How can God be perfect and all loving and yet discriminate against and deny his gospel to people with same sex attraction
Do you think the church will ever allow same sex-couples
A few questions have to do with specific personal situations:
Let’s say I am on my mission and I meet a family that consists of two homosexual men happily married with adopted children, they are both good. Men and are raising their children incredibly well and are raising them to be good people. They are interested in the church, have read the book of mormon,, and want to be baptised. as a missionary, do I have to/is it my responsibility to split this family up just so these already good and spiritual men can be baptised???

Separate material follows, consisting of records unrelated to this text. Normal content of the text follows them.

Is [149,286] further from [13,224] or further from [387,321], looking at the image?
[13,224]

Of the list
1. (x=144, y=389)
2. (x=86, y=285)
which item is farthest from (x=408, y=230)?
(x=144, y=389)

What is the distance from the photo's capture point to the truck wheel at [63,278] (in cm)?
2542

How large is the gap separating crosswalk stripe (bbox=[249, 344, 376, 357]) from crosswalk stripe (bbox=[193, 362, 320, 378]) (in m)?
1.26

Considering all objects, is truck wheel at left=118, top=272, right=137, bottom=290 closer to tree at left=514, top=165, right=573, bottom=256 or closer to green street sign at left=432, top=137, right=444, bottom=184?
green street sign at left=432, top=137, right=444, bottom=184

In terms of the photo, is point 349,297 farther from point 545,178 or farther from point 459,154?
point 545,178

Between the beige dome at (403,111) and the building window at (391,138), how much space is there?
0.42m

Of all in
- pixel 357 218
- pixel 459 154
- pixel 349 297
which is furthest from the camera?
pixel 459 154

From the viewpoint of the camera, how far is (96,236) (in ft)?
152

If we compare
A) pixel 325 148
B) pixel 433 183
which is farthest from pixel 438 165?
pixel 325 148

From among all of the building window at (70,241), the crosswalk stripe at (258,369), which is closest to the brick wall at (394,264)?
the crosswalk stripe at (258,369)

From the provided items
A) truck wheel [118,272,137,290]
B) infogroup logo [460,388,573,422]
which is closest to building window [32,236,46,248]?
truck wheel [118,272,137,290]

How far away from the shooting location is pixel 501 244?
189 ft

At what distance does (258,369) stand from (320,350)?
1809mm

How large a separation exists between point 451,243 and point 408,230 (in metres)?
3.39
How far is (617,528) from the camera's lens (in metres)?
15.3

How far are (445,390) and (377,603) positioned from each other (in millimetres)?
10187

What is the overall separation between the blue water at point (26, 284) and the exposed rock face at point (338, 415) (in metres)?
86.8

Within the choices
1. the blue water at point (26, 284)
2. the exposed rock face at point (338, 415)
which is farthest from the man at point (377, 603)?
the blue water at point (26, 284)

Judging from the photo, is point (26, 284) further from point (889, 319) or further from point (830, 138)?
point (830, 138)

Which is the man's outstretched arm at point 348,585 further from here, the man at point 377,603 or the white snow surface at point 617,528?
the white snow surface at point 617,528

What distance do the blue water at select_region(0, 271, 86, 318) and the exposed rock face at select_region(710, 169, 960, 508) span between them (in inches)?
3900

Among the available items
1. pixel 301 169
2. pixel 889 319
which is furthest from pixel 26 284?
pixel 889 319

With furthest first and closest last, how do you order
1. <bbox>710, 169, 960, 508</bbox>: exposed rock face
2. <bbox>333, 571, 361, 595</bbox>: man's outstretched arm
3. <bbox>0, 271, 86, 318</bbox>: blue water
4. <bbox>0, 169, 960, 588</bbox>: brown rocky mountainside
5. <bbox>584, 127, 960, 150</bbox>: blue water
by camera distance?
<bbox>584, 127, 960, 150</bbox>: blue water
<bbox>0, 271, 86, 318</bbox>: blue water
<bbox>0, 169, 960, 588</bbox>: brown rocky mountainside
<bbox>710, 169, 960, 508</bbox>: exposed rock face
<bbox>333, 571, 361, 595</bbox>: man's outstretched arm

I am currently preparing for a mission, however I am nervous because I have homosexual tendencies and I am nervous about spending all day with a companion of the same gender. What advice do you have to help me prepare for this challenge?
I am homosexual. The church acknowledges that people who are homosexual were born that way, but still retains that it is a sin to act upon any desires towards the same sex. There is something more, however. In D&C 137:9 it says “For I, the Lord, will judge all men according to their works, according to the desire of their hearts.” I will always feel attraction towards women, nothing will change that. To me this says that the loving, kind Heavenly Father that the church preaches of, allowed some people to be born sinful. Allowed me to be born sinful. Not only that, but people in the church who are only attracted to the same sex are being condemned to a life where they cannot ever be with the person they truly love. They’re denied such a basic and essential thing. How could a God as truly caring and loving as we believe in ever condone this? Why would allowing gay relationships be such a terrible thing?
I’ve heard it said that Mormons tend to share a set of common questions about the world and the meaning of life, even if there is great variation in the conclusions they reach. I am encouraged to see that youth in the church are asking real questions about real life. They want to be kind and understanding but are unsure how to do so within their religious boundaries. The fact that the church is creating venues for asking such questions, and that youth are raising bold questions when given the chance, seems to me a significant cause for hope.
Notes:
[1] You can still submit questions for this event. To do so you must be logged in to an LDS account. Note that even though this event is for young adults, the event page is located under Youth Activities, which is problematic but subtle.
[2] The comment pages for all the events remain active, so totals could change at any time.
[3] You can visit the official event pages to read through the rest of the comments and those from other Face to Face events, including questions that are unrelated to homosexuality but are equally intriguing.